**Problem to work on:**
Take the listing below and output it again exactly.

**Extracted data:**

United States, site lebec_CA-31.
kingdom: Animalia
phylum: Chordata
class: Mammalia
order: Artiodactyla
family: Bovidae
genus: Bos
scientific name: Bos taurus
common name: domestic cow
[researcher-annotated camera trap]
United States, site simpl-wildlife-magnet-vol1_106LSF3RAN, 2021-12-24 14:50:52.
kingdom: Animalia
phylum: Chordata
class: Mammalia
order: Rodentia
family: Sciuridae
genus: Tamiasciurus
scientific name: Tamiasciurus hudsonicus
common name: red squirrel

**Result of the exercise:**
United States, site lebec_CA-31.
kingdom: Animalia
phylum: Chordata
class: Mammalia
order: Artiodactyla
family: Bovidae
genus: Bos
scientific name: Bos taurus
common name: domestic cow
[researcher-annotated camera trap]
United States, site simpl-wildlife-magnet-vol1_106LSF3RAN, 2021-12-24 14:50:52.
kingdom: Animalia
phylum: Chordata
class: Mammalia
order: Rodentia
family: Sciuridae
genus: Tamiasciurus
scientific name: Tamiasciurus hudsonicus
common name: red squirrel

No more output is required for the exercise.